Mr Wood: It will be a hotel.

MS CARNELL: People do not usually live in hotels; they live in apartments. At the same time we are encouraging the redevelopment of ageing office blocks that are sitting there vacant. If those opposite suggest that that is a bad policy, I would like them to say it categorically, because I have to say that the community does not agree with them.

MR STANHOPE: I ask a supplementary question. Mr Speaker, I thank the Chief Minister for her offer to provide the stamp duty figures for the Waldorf to the Assembly. My supplementary question is: Can the Chief Minister indicate to the Assembly whether the Government's stamp duty waiver was conditional on an obligation for the developer to complete the project within an agreed timeframe? If so, what was the timeframe? Can the Chief Minister say whether a similar stamp duty waiver will be offered as an incentive to a new developer should FAI Property Management abandon or sell the project?

MS CARNELL: Mr Speaker, I do not have a copy of the contract. Is that a surprise to everyone in the Assembly? Surprising as this may seem, I also did not sign the contractual arrangement with FAI or, for that matter, the contractual arrangements for the other two developments that we provided the waiver for as part of announced policy of about two years ago. The other two properties that have been part of this approach are the Northbourne Avenue property that has become the Holiday Inn and the Melbourne Building, both of which have been refurbished quite significantly. I do not know, and nor would a Minister know, what the actual details of a contractual arrangement are. If those opposite are interested in getting those details in question time, then they should give notice of the question or alternatively put the question on notice. That is the normal parliamentary approach to detailed questions of this sort.

000 Emergency Telephone Service

MR OSBORNE: Mr Speaker, I have given notice of this question to Mr Humphries. I hope I get a good answer.
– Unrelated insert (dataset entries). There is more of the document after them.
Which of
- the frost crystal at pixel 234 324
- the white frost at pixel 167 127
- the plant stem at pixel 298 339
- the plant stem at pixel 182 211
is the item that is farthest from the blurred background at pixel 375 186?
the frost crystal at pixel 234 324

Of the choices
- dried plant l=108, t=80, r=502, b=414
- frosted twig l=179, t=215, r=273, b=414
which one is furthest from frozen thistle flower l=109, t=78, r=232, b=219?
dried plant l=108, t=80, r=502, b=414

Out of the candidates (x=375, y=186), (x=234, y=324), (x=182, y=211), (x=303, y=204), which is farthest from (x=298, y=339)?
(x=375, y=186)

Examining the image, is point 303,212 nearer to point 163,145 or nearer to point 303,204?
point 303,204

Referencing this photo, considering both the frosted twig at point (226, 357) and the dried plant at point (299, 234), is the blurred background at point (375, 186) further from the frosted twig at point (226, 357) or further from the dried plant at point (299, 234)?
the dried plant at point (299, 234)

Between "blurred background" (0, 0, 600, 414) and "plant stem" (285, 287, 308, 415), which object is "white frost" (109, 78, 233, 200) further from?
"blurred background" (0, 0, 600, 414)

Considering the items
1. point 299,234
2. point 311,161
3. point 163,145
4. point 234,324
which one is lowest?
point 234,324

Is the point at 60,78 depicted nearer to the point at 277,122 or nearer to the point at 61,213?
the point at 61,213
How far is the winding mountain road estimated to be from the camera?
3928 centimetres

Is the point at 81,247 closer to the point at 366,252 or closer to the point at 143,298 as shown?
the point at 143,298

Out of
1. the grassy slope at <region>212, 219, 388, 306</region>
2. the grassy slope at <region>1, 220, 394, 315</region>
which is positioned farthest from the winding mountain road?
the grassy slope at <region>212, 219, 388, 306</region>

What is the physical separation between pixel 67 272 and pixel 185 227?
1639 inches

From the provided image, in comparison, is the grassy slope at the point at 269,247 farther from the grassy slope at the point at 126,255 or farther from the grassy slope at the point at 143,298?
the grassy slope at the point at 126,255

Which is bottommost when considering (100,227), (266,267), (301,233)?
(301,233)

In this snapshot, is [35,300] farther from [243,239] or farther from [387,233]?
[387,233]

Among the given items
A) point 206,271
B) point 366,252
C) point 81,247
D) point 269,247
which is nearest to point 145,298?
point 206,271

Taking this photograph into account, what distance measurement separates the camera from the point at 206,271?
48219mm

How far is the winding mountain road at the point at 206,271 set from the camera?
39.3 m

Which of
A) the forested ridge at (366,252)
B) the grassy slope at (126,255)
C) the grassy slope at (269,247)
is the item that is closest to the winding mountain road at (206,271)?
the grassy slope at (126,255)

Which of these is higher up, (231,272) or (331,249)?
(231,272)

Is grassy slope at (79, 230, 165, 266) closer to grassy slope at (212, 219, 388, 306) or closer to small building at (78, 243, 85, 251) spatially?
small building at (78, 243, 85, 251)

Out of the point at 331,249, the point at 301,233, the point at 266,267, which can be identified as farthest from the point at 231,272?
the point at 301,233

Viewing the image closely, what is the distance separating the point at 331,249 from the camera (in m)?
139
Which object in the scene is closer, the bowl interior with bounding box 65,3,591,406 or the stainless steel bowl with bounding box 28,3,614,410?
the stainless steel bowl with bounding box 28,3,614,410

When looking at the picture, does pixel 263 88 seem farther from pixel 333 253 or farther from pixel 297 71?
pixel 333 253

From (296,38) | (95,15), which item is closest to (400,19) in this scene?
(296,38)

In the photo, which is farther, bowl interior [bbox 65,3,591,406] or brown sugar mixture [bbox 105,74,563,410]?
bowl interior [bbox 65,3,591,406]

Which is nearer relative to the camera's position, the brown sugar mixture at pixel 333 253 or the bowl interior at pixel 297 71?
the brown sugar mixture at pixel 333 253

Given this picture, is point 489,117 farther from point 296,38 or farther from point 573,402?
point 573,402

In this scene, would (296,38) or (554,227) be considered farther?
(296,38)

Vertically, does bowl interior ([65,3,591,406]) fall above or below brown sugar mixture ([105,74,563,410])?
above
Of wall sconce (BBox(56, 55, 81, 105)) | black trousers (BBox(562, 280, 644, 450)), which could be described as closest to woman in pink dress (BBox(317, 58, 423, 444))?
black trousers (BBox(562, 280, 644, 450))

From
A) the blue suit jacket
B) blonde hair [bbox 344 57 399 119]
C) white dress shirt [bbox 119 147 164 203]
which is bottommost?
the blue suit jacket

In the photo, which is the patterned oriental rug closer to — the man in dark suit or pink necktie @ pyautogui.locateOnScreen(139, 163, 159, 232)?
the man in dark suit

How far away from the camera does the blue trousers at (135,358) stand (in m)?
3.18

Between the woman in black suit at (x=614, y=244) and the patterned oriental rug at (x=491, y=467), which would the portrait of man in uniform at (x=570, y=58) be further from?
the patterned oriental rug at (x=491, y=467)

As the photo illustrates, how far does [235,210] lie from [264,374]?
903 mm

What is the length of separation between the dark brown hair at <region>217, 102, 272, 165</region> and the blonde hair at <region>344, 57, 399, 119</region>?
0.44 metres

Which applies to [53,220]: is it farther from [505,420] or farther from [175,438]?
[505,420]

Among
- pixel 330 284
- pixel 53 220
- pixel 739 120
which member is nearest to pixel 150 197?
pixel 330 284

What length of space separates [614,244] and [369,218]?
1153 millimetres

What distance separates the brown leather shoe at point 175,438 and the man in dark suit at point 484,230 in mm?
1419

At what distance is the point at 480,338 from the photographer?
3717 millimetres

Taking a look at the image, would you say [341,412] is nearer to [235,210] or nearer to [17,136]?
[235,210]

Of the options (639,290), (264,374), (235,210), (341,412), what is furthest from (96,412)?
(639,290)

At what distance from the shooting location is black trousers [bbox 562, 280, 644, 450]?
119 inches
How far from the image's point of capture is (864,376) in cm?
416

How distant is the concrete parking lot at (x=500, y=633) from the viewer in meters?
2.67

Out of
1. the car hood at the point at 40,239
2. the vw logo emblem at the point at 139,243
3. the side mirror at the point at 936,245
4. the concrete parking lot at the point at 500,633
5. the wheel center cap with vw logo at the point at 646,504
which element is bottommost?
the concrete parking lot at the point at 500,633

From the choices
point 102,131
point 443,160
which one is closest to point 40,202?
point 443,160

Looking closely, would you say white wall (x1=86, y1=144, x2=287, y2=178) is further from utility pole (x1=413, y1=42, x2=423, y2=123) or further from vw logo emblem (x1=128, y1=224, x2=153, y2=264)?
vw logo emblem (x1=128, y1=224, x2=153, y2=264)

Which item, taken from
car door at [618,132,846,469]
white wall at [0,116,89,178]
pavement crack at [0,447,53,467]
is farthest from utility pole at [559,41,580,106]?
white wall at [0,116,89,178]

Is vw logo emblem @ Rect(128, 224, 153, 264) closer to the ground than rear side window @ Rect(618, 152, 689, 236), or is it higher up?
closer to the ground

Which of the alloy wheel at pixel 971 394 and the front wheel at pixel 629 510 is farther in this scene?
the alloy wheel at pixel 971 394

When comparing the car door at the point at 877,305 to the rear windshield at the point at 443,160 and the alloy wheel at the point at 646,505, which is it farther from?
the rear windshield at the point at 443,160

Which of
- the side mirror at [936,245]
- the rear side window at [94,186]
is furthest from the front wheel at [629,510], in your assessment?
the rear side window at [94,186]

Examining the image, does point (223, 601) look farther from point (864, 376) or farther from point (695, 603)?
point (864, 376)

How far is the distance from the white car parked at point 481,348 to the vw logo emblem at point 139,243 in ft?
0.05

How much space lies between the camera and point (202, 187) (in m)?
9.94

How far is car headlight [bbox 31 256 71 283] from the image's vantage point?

Minister, my office has been made aware of several recent problems with the Telstra 000 telephone system, and it is something that I know that you have had concerns about. One of those concerns relates to a call which was directed to the ACT Fire Brigade from a person in Perth seeking emergency assistance. Minister, I know that you have been seeking to get some assurance from Telstra that the 000 system is fail-safe. I am also aware that your officials were to meet with Telstra or have met with Telstra to discuss these concerns. Can you advise this Assembly whether a meeting has taken place and whether or not your concerns - and I imagine all our concerns - have been adequately dealt with by Telstra?

MR HUMPHRIES: Mr Speaker, I thank Mr Osborne for that question, because it is a matter that is of quite serious concern. The process of reorganising and rationalising the 000 emergency network began way back in 1991. Telstra's aim since that time has been to rationalise the number of call centres from 48, as it then stood, to just two - I gather one in Sydney and one in Melbourne.